Yoni, while serving in Gaza, was assigned to the unit preparing soldiers for burial. The Israel Defense Forces didn’t issue bulletproof vests to that unit but Yoni wanted one, even if he had to buy one. He asked friends in the Baltimore yeshiva community to help him with the cost, $1,534, and they did. Oh, and there were 79 others in Yoni’s unit who wanted one, too. Within days, Jews from Baltimore raised $122,720 for 80 bulletproof vests.
In New Jersey, Rabbi Tomer Ronen put out the word that he would be flying to Israel, bringing “care packages” — socks, underwear, T-shirts — to his son’s IDF unit in Gaza, if anyone would like to contribute. In 24 hours he collected $10,000, filling six duffel bags with nearly 600 pounds of Fruit of the Loom and Hanes.
Reflecting how informal and independent these wartime charities have become, B’nai Akiva’s Camp Moshava raised $5,000; decided the shopping list as if they were parents on visiting day, based on conversations with relatives in the IDF; and the head counselor, flying to Israel to watch her son get inducted into the IDF, delivered the shipment herself. Moshava explained in their fundraising letter, “Tzahal [the IDF] is doing the very best to provide the essential equipment. … However, there are some basic necessities that are beyond their scope at the current time to provide.”
Throughout Israel’s month-long war with Hamas in the Gaza Strip, Jews all over the United States were exchanging e-mails and social media telling each other that “they heard” Israeli soldiers were without the proper boots, socks or bullet-proof vests, deprived of hats, shampoo, wipes, deodorant, underwear, razors, goggles or knee-pads. In Israel, people drove to the front with pizzas, even steak. The IDF reported receiving “tens of thousands” of packages.
Now that the fighting is tentatively over with a cease-fire apparently taking hold this week, this informal charity network is coming under some scrutiny.
Lt. Col. (res.) Avinoam Sharon, who worked in the Military Advocate-General Corps, the IDF’s legal wing, told The Jewish Week that many of these ad hoc charities are “bona fide attempts by caring people to do something helpful, some are attempts to feel good or relevant, some are thinly veiled commercial enterprises … others are simply scams.” These donations could also be illegal, unwanted or unethical.

[Records from a data source]
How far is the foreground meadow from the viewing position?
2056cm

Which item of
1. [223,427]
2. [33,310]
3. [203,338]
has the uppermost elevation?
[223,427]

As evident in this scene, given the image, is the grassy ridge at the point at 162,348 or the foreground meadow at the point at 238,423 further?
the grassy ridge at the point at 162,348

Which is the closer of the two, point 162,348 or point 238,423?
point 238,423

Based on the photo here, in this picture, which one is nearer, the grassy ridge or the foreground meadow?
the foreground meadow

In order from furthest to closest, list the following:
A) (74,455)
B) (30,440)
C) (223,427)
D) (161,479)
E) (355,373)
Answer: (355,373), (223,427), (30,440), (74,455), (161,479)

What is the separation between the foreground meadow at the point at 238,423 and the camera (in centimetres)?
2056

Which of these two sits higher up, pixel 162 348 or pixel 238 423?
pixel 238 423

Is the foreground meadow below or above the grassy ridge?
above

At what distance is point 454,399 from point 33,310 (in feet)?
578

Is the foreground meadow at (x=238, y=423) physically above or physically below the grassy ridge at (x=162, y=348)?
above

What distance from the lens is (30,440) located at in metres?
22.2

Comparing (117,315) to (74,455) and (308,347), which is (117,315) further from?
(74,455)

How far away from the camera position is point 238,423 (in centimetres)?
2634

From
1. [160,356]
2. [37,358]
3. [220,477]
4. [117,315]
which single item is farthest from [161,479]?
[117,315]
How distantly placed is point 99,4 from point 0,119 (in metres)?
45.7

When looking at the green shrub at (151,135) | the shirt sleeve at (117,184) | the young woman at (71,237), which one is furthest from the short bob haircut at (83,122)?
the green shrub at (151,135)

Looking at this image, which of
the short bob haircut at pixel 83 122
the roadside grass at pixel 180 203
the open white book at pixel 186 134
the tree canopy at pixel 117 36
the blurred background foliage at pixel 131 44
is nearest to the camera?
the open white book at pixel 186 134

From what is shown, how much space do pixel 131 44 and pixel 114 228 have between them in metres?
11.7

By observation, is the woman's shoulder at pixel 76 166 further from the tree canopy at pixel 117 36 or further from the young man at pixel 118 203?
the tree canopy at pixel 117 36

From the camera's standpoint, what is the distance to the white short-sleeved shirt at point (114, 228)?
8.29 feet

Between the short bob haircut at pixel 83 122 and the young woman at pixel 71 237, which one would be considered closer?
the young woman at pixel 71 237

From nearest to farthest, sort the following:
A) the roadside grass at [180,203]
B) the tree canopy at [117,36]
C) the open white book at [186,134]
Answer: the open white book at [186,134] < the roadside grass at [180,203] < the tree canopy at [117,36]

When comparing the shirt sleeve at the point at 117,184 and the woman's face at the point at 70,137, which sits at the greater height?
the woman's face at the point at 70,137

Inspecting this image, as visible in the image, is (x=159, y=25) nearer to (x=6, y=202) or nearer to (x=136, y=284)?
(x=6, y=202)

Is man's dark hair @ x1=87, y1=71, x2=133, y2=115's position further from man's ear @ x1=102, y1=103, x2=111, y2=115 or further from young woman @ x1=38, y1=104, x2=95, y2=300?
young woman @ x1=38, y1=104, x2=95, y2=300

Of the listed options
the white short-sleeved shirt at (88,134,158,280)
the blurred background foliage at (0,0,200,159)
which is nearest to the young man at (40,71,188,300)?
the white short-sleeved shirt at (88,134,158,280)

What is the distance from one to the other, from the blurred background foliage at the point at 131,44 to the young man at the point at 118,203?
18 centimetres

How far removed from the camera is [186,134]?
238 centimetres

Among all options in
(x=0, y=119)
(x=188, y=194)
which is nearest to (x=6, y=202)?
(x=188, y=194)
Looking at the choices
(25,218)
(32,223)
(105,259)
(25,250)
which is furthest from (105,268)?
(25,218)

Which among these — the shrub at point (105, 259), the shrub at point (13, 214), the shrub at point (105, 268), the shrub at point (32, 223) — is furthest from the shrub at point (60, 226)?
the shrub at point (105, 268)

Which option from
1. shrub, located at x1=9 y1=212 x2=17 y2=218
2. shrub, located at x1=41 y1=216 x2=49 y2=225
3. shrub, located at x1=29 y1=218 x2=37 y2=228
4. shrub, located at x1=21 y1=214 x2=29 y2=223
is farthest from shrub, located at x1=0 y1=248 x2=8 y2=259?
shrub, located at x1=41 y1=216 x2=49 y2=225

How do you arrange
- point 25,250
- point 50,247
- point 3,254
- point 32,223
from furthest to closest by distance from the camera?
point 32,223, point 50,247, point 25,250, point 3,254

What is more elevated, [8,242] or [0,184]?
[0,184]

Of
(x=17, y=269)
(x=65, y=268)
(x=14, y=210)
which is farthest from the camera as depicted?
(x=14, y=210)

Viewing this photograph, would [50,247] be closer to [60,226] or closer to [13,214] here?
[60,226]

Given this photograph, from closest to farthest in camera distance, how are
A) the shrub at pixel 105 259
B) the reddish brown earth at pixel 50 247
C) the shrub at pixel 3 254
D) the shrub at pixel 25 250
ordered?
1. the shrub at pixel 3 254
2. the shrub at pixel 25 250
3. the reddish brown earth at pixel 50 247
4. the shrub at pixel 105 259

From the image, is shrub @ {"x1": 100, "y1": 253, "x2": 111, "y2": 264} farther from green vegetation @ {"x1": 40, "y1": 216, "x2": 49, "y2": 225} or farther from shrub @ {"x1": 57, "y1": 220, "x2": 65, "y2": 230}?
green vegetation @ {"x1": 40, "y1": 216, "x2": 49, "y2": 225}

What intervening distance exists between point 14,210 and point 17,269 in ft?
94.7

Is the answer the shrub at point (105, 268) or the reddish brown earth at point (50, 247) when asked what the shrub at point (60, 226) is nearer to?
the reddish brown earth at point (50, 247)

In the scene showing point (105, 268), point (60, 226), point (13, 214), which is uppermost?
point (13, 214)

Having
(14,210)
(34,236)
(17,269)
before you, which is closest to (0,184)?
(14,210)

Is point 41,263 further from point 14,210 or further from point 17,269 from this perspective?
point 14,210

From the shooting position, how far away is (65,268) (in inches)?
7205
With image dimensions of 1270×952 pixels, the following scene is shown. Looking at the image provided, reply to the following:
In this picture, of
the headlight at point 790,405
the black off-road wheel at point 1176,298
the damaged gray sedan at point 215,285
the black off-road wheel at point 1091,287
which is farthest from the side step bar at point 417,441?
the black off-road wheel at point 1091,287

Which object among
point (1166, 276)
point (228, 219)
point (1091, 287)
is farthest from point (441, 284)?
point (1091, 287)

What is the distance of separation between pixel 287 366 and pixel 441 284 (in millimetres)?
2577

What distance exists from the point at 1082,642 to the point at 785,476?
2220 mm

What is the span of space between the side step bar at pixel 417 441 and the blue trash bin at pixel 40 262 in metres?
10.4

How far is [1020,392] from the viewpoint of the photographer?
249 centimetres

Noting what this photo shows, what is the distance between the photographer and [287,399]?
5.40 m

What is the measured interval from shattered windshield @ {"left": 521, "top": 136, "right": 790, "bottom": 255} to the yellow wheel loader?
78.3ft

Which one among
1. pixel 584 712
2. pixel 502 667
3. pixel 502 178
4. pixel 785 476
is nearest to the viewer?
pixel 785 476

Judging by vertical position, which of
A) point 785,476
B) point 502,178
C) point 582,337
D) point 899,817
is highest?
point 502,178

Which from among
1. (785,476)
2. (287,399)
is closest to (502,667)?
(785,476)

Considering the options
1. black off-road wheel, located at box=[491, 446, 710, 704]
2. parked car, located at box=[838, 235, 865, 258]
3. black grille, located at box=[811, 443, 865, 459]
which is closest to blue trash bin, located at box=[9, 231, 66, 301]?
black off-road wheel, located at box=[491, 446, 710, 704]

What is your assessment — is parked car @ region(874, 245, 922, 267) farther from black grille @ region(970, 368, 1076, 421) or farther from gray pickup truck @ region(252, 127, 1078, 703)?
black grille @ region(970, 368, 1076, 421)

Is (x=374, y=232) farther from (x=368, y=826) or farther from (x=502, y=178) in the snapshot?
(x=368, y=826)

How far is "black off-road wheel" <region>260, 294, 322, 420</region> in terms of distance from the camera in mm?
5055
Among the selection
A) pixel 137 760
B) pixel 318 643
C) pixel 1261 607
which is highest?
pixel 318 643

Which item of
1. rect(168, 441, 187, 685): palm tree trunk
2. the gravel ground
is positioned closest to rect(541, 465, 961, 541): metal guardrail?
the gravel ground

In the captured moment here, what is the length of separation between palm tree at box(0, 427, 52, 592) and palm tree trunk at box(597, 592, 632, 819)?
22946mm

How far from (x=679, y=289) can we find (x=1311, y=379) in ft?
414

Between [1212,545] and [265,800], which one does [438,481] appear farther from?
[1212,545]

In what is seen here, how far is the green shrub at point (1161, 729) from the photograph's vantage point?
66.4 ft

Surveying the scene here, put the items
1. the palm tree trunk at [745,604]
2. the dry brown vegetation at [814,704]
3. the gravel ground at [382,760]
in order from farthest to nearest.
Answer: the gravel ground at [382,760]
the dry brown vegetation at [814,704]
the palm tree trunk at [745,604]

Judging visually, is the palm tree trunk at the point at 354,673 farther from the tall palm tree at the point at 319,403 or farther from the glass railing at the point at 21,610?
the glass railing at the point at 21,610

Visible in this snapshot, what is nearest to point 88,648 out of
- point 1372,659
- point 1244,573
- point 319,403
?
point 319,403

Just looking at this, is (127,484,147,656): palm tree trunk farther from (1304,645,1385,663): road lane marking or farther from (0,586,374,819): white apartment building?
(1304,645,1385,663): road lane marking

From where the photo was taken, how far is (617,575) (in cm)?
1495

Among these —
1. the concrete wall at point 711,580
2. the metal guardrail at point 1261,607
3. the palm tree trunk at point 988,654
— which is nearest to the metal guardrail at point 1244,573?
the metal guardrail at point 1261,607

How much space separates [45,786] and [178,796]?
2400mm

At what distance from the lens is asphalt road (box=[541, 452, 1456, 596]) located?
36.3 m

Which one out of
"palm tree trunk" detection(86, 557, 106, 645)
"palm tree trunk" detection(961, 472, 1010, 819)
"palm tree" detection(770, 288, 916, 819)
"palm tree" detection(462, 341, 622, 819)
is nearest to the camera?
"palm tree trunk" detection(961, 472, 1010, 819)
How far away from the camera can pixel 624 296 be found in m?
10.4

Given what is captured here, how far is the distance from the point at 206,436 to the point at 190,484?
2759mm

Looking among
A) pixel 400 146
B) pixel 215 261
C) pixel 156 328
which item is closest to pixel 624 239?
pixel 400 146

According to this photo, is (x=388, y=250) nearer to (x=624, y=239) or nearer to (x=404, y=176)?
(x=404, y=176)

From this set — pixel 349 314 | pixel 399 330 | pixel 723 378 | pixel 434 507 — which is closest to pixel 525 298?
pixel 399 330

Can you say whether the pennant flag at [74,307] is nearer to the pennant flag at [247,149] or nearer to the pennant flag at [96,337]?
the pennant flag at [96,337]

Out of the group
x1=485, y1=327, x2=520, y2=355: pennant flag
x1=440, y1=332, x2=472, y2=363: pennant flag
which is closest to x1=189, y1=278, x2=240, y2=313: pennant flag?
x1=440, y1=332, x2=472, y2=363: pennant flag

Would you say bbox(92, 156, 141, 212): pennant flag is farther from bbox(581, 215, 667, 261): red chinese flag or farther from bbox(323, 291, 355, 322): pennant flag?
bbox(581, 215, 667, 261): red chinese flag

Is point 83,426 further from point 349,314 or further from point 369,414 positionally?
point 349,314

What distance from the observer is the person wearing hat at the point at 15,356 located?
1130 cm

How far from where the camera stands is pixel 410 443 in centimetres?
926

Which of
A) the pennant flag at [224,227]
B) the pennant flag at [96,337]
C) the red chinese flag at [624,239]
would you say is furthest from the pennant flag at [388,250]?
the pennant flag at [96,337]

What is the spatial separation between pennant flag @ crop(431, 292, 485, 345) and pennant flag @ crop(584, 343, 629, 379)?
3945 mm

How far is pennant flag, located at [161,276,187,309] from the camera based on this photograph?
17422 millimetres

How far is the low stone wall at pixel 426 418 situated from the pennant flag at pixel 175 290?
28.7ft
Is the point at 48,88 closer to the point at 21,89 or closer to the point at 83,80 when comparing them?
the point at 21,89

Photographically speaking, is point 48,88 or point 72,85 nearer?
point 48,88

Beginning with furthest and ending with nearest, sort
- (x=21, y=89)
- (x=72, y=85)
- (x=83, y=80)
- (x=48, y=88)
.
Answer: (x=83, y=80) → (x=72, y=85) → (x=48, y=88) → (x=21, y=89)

- [Tasks to perform]:
- 1) Give every dollar amount that appears in the article about wartime charities for Israeli soldiers.
- 2) List each line of the records that includes the word "Judging".
The article and the records are unrelated pieces of material.

- [List of solutions]:
- 1)
$1,534
$122,720
$10,000
$5,000

- 2)
Judging by vertical position, which of
Judging visually, is the palm tree trunk at the point at 354,673 farther from the tall palm tree at the point at 319,403 or farther from the glass railing at the point at 21,610?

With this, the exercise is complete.